** Work to be completed **
Exact copy, no pictures: set down the lines from the one holding "scientific name: Mus" through the final line of the records below.

** Supplied data **
::::
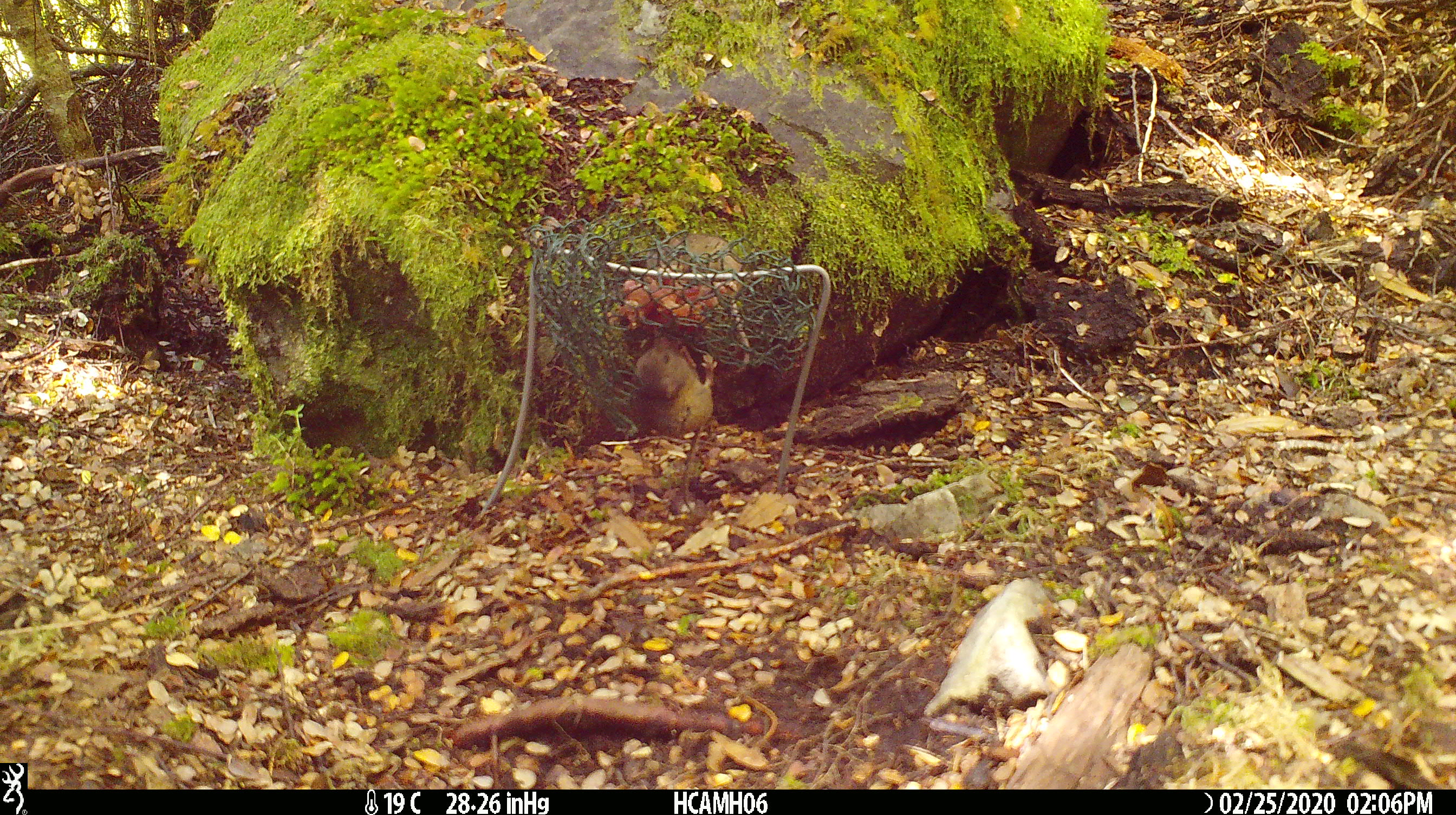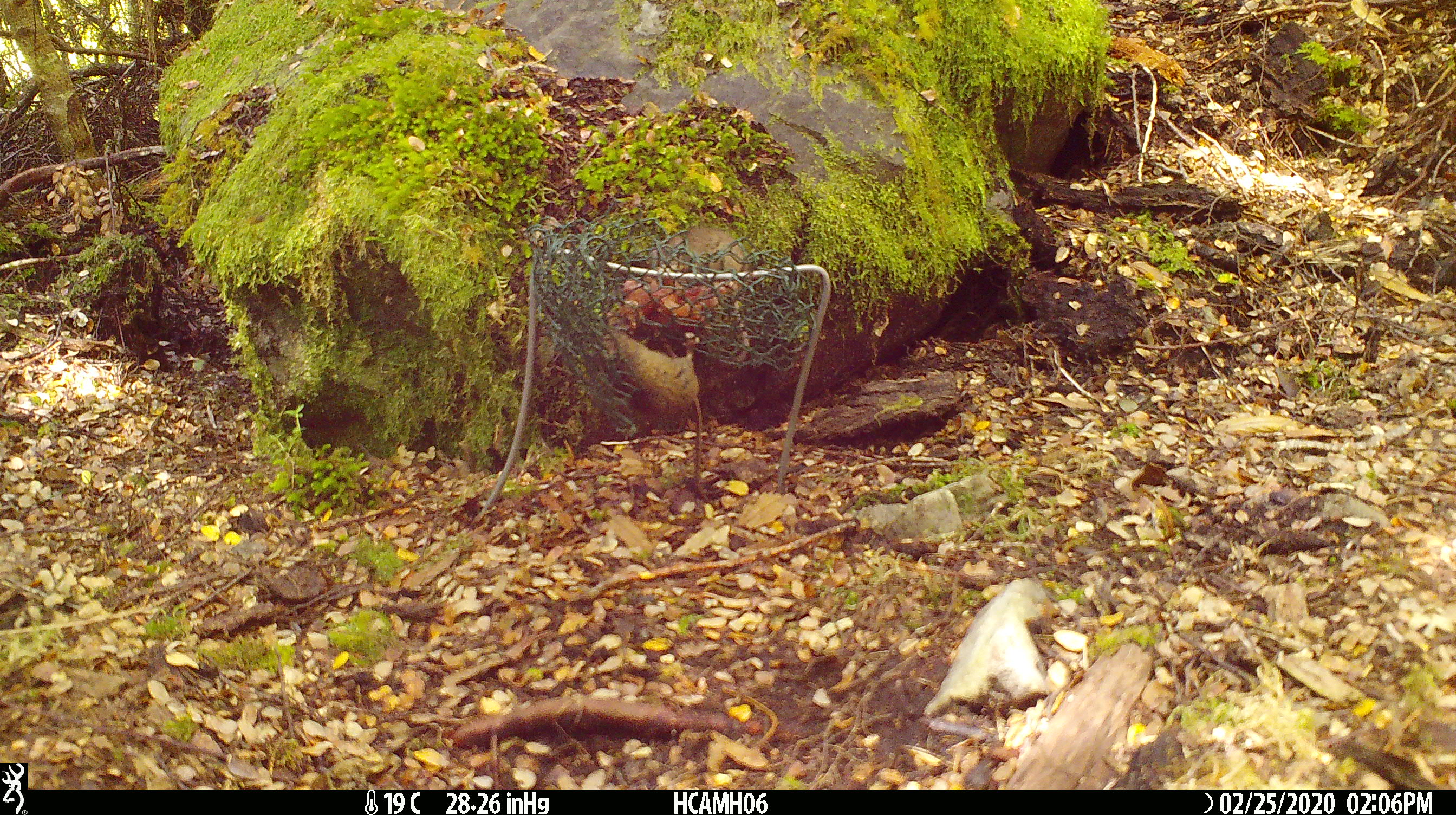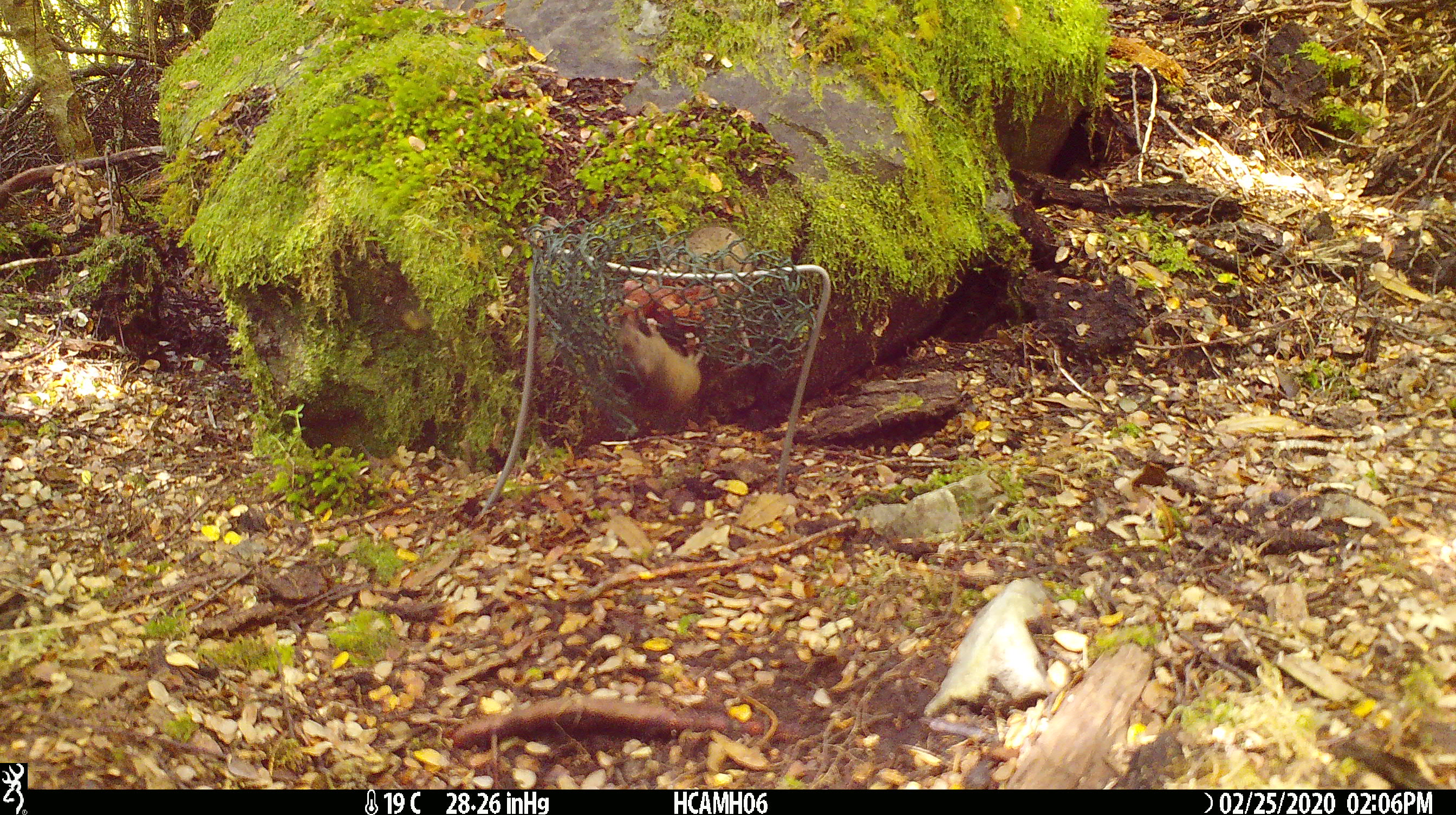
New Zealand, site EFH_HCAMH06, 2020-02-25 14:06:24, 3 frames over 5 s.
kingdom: Animalia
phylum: Chordata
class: Mammalia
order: Rodentia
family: Muridae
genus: Mus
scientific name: Mus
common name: mouse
Mouse (Mus).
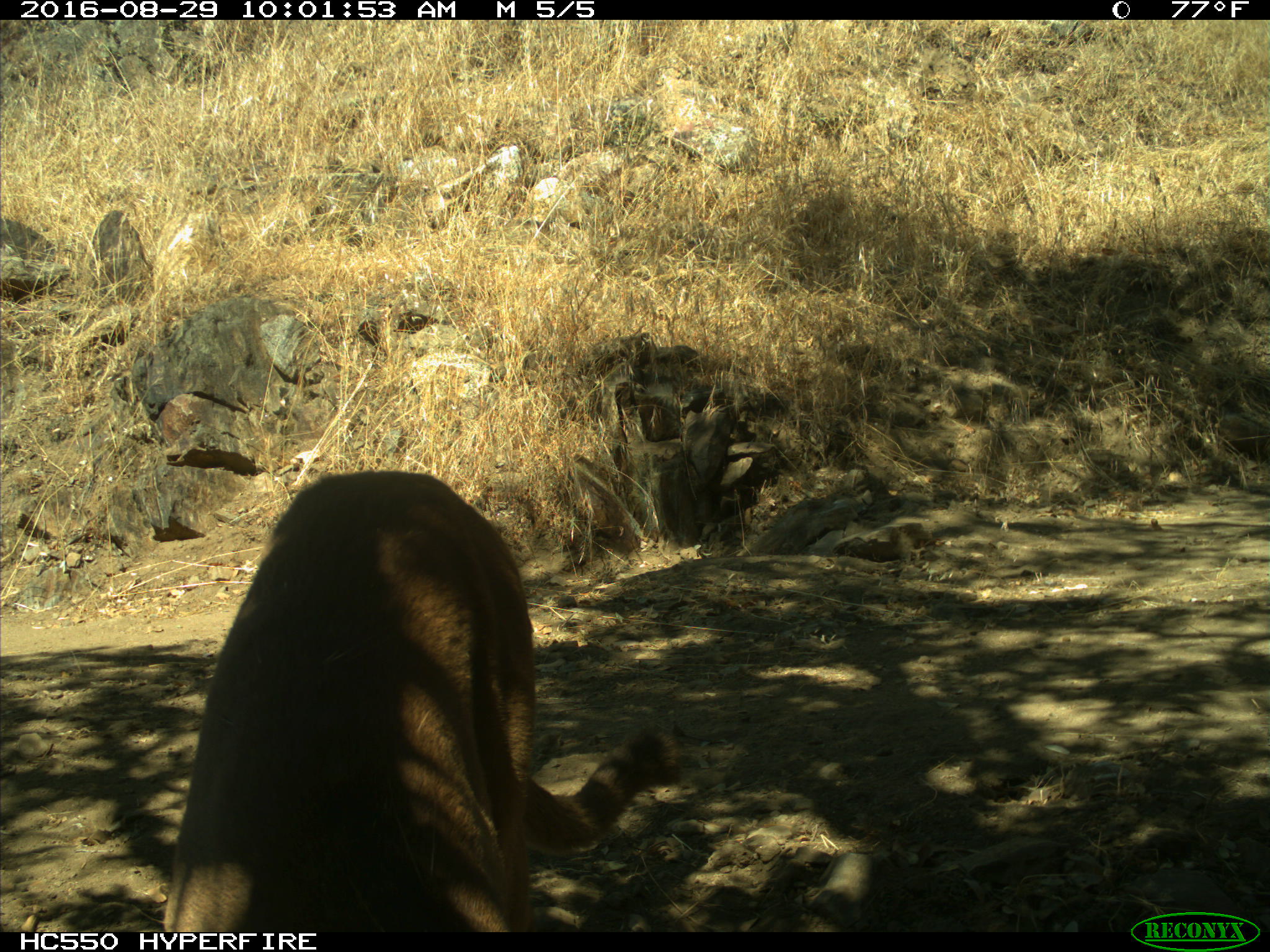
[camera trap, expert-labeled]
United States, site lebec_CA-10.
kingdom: Animalia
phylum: Chordata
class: Mammalia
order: Carnivora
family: Felidae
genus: Puma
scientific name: Puma concolor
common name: mountain lion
Puma concolor (mountain lion).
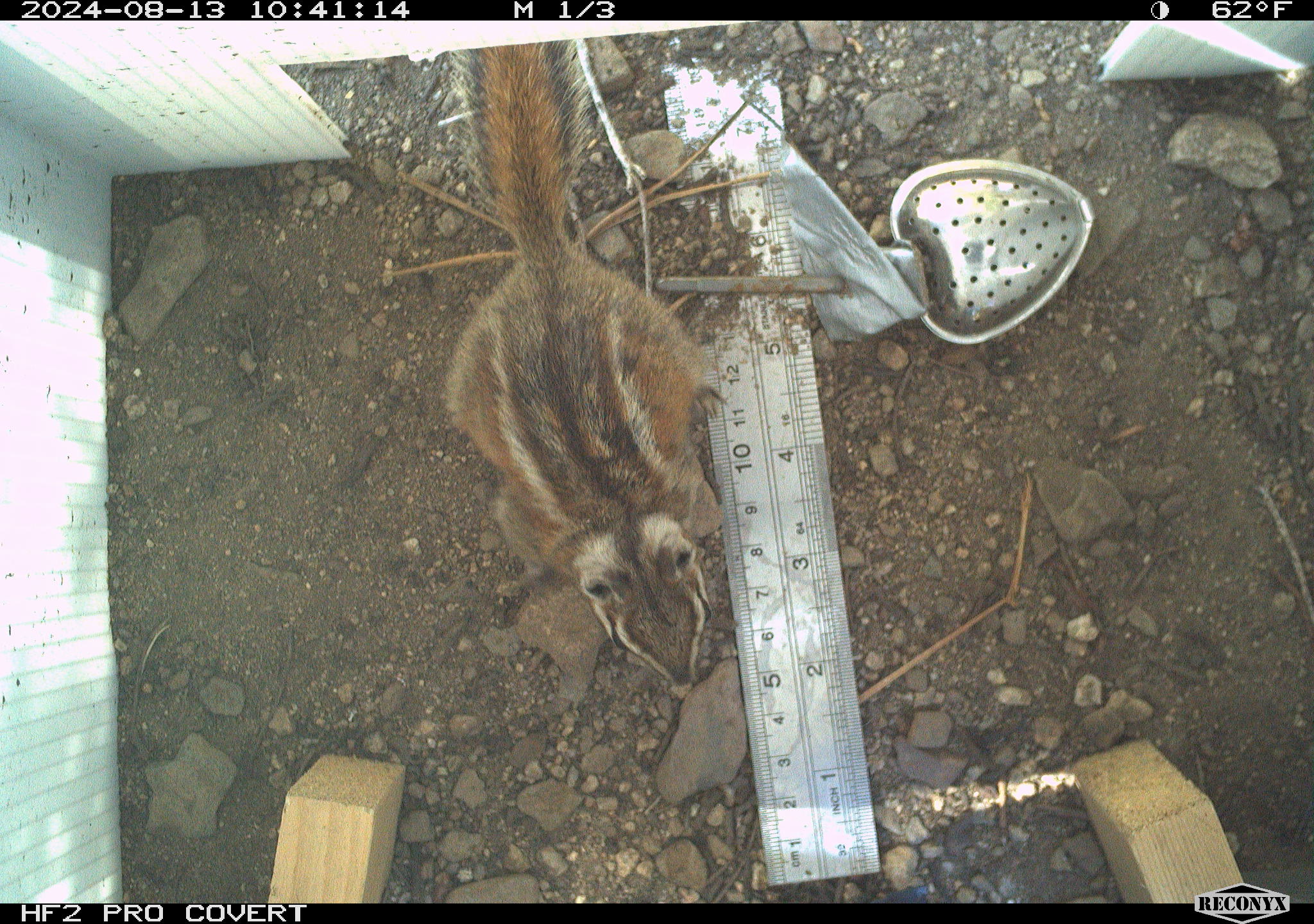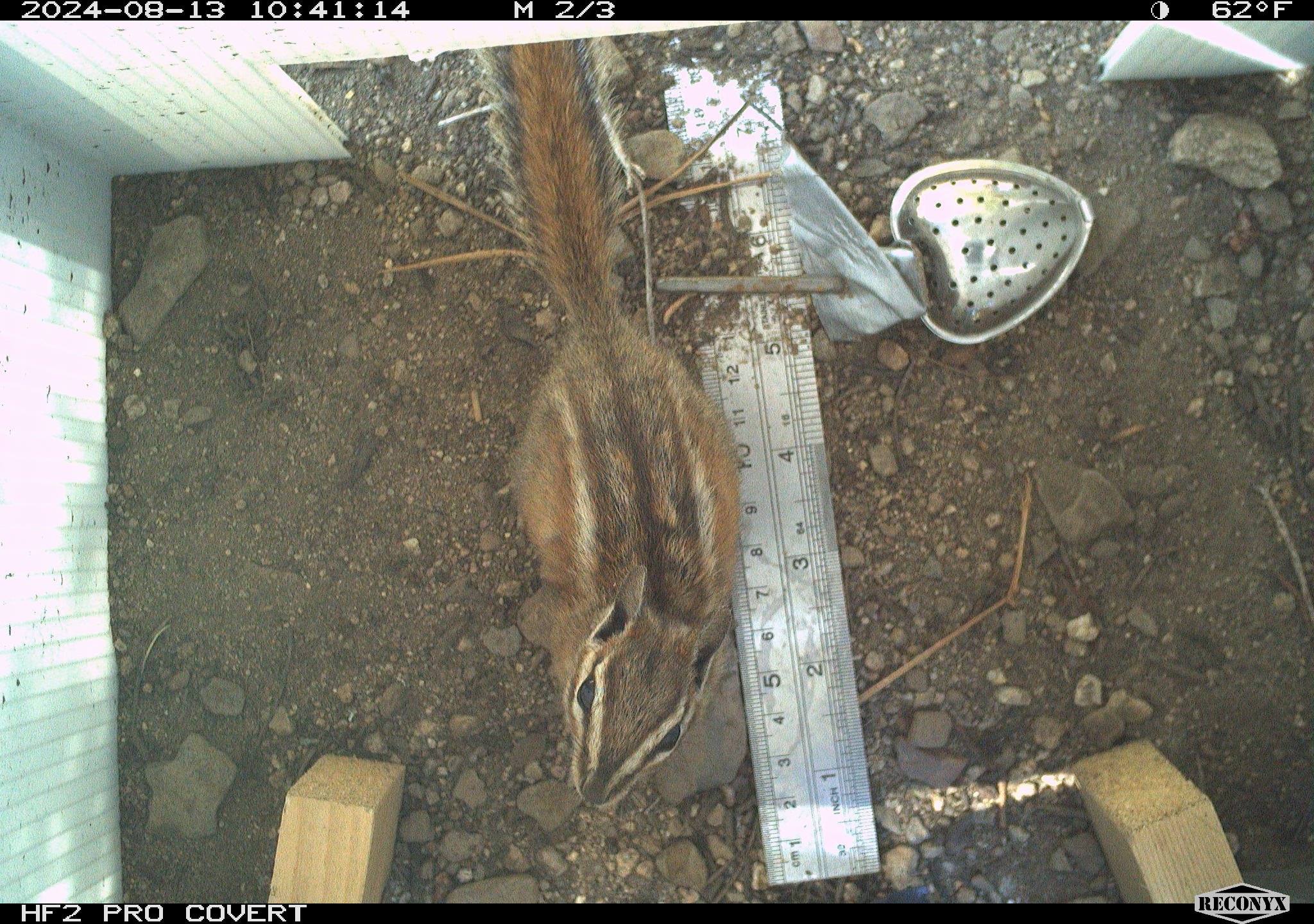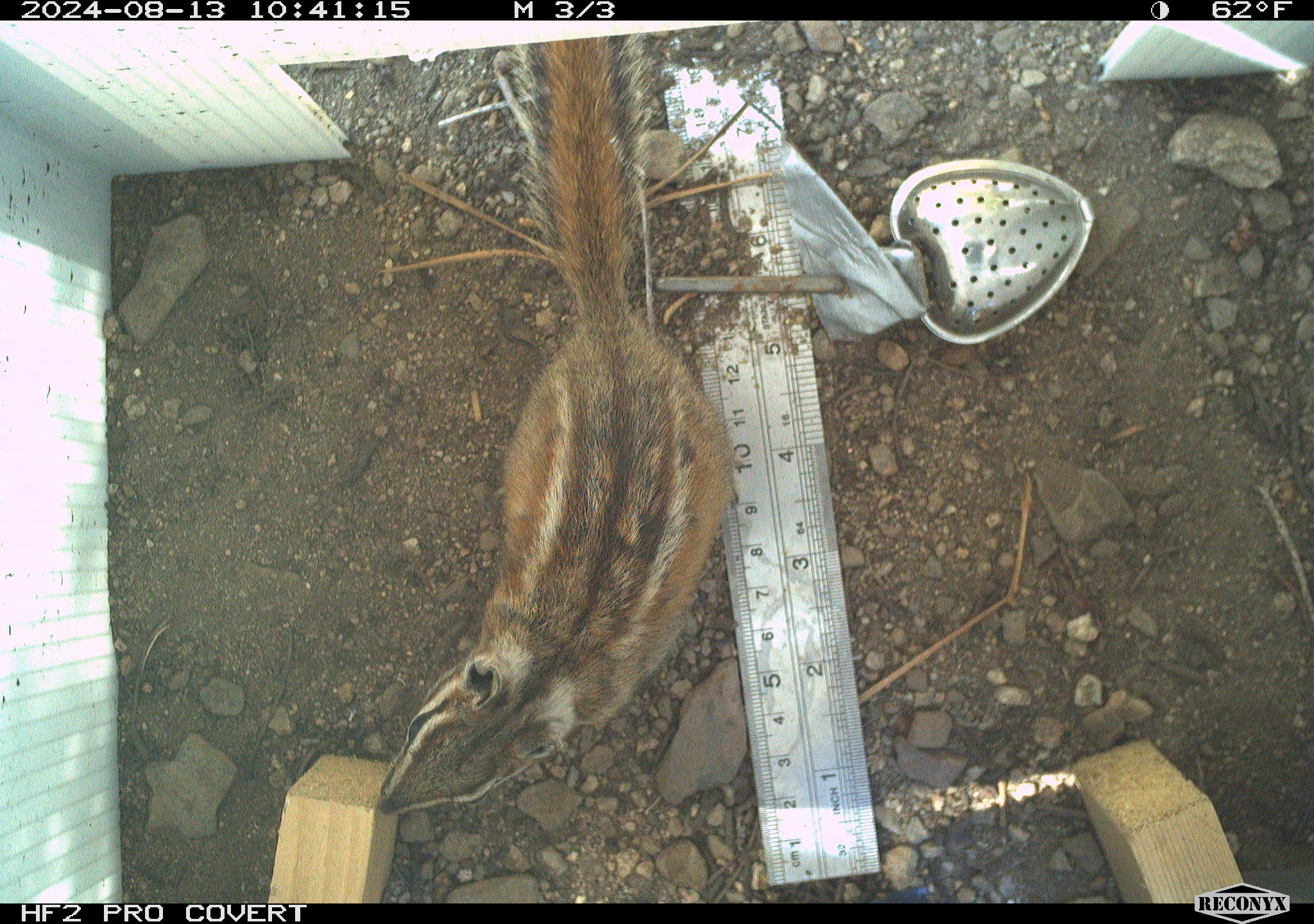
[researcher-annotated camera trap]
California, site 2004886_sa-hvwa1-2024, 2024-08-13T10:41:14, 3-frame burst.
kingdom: Animalia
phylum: Chordata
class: Mammalia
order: Rodentia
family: Sciuridae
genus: Neotamias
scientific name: Neotamias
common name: western chipmunks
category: neotamias species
::::
** Response to the exercise **
scientific name: Mus
common name: mouse
Mouse (Mus).
[camera trap, expert-labeled]
United States, site lebec_CA-10.
kingdom: Animalia
phylum: Chordata
class: Mammalia
order: Carnivora
family: Felidae
genus: Puma
scientific name: Puma concolor
common name: mountain lion
Puma concolor (mountain lion).
[researcher-annotated camera trap]
California, site 2004886_sa-hvwa1-2024, 2024-08-13T10:41:14, 3-frame burst.
kingdom: Animalia
phylum: Chordata
class: Mammalia
order: Rodentia
family: Sciuridae
genus: Neotamias
scientific name: Neotamias
common name: western chipmunks
category: neotamias species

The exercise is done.